In the closed space of bunker, Liraz is a walking iron. Making sure he stands still and make his powerful brown eyes to get the things done by his soldiers. There is the inner war in him being dejected by the inertness of the government to stay put watching the enemies shell out the fear in the crew while at the same time sees his duty and his ideology of being patriotic stopping him to do the criticism. But one by one he sees his soldiers behind getting killed not in a mission or fight but in the act of guarding. Guarding knowing that the attacks are imminent and the government has folded hands watching it go down.

This film which sees the war and the place of history made of stone related by the claim made by people some years ago with a sad face. Thousand of years before the mistakes committed have been redone without a clear order allegedly said in the film. Now after eighteen years losing soldiers, this place has a final say in the minds of a rigid leader. While Liraz is the man been tested of his emotions in an environment which does not allow goes around hiding it, there is Koris (Itay Tiran) the medic advocating the pragmatism of the predicament they are in. No one gives a damn about their well being and they need to get the hell out of here. But more than the attachment to the duty, it is the automatic entitlement to safe guard his command and station coming in front of Liraz.

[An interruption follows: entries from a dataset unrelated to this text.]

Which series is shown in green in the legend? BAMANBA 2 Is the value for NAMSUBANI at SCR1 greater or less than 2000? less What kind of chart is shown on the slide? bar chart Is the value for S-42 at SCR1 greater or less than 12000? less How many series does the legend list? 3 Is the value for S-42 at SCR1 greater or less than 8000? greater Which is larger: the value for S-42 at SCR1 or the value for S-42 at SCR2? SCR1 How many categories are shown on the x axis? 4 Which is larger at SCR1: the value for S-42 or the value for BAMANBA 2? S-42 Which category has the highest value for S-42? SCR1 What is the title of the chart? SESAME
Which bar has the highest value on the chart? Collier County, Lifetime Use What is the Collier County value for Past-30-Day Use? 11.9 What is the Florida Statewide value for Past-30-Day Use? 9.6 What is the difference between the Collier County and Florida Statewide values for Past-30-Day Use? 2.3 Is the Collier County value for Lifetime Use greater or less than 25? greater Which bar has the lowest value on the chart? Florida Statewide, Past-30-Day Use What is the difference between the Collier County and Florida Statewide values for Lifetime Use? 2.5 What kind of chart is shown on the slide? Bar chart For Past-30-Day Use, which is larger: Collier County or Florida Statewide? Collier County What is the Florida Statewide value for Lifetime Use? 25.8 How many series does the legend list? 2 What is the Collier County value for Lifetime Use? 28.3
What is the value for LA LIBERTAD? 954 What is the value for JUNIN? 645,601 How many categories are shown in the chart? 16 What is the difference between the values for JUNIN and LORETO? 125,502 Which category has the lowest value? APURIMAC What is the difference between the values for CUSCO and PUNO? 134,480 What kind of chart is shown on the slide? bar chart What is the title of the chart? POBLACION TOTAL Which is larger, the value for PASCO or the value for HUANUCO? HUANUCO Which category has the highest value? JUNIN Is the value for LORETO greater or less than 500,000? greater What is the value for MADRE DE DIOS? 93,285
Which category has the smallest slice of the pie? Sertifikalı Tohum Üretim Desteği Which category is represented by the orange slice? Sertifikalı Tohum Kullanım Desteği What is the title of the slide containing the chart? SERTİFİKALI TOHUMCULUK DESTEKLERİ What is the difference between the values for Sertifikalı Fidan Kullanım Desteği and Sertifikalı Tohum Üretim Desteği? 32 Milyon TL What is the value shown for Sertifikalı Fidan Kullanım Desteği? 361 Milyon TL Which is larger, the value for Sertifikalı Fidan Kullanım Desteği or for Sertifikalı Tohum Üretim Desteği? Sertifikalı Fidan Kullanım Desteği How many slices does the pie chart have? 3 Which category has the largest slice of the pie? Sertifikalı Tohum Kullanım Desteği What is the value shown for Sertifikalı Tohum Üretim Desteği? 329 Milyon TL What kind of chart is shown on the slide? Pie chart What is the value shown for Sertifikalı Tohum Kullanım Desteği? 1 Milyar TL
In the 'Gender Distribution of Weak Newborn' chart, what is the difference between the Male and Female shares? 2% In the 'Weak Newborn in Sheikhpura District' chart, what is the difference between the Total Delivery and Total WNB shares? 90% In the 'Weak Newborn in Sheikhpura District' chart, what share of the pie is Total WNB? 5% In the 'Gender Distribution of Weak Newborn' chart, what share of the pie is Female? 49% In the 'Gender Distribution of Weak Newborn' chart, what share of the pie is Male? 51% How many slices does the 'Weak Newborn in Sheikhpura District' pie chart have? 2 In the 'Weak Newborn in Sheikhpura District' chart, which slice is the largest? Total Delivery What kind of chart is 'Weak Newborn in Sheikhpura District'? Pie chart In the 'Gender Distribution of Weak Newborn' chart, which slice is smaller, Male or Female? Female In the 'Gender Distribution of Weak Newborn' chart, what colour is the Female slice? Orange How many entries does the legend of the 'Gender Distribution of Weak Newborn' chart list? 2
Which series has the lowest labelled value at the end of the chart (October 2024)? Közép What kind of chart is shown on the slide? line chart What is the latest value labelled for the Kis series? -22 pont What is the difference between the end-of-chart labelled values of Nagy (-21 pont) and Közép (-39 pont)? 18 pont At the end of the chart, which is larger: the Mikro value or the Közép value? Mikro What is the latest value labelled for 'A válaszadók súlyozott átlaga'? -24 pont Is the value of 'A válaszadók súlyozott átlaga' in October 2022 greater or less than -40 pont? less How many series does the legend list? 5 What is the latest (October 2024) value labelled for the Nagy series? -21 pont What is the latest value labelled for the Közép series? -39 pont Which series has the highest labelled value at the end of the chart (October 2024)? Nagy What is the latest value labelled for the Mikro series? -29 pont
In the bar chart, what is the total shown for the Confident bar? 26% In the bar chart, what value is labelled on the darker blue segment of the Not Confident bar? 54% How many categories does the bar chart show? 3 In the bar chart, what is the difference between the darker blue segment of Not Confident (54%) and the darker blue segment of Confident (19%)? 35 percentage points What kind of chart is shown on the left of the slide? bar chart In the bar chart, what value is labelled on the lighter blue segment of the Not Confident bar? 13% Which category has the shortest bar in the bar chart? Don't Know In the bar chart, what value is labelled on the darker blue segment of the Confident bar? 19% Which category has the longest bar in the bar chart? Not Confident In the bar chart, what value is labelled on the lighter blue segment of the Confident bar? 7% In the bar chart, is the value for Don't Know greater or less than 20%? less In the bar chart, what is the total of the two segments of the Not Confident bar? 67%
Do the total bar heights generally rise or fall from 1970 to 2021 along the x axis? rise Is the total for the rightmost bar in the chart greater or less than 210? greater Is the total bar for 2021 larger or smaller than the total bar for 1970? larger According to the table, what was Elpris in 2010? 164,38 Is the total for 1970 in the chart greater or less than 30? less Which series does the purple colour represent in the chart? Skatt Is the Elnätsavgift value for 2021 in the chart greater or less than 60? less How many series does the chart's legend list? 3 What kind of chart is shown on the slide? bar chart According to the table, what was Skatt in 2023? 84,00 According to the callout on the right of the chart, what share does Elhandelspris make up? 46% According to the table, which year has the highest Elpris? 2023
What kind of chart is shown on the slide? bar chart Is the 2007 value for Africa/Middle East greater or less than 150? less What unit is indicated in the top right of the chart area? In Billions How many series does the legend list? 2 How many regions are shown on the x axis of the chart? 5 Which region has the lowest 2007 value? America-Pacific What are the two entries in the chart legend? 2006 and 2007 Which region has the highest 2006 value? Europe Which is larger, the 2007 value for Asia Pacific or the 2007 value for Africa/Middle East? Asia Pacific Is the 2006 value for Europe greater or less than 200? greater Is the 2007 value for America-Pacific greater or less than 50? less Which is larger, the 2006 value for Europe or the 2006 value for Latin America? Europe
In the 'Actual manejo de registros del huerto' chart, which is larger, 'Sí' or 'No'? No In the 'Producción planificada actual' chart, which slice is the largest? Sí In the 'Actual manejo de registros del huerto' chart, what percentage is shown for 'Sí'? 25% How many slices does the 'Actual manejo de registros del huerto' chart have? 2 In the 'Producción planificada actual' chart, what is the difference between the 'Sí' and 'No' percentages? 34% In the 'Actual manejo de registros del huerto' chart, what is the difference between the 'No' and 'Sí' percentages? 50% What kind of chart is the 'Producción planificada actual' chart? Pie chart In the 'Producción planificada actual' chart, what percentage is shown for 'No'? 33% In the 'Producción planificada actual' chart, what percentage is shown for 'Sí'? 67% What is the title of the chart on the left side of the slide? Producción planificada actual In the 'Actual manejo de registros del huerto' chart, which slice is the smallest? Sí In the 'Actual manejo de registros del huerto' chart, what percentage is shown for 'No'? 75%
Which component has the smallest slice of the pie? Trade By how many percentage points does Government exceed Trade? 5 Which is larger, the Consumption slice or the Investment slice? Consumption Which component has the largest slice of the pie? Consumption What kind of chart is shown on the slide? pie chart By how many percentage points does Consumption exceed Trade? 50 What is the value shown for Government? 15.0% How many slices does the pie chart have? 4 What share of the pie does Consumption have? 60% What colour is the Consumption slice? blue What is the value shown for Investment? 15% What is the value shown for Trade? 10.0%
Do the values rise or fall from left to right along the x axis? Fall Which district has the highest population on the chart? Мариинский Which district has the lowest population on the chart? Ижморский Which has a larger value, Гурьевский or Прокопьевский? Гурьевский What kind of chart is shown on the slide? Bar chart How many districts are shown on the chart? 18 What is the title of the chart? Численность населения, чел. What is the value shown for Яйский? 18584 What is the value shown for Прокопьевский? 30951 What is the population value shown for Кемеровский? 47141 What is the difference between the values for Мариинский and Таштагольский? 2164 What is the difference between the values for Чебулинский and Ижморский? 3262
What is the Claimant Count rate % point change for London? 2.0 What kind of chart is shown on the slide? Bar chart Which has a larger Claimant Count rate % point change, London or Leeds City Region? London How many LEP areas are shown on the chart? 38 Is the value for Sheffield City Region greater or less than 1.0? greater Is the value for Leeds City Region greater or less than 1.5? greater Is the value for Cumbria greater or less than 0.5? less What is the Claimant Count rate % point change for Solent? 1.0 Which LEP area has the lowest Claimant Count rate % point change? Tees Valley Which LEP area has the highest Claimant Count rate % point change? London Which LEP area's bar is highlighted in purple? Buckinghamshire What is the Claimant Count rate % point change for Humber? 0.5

Written and Directed by Joseph Cedar, “Beaufort” has the photography by Ofer Inov to heights of precision in letting the ray of light pass through the gaps of the concrete blocks. Not phony but clearly a touch of gold in to the art of making. The music Yishai Adar constantly runs a buzz of the fragile situation of the place these people reside in. And in the soft and moving lyrics of musical soldier Shpitzer (Arthur Perzev) is the defining time the film moves us into tears on the loss these men witness in the immobility of their actions. “Beaufort” is said to be a war film and it indeed is with the back ground. But more than that is the process of hard men learning the fragility of their life given up so easily in the long and narrow tables of borders, orders and ideologies.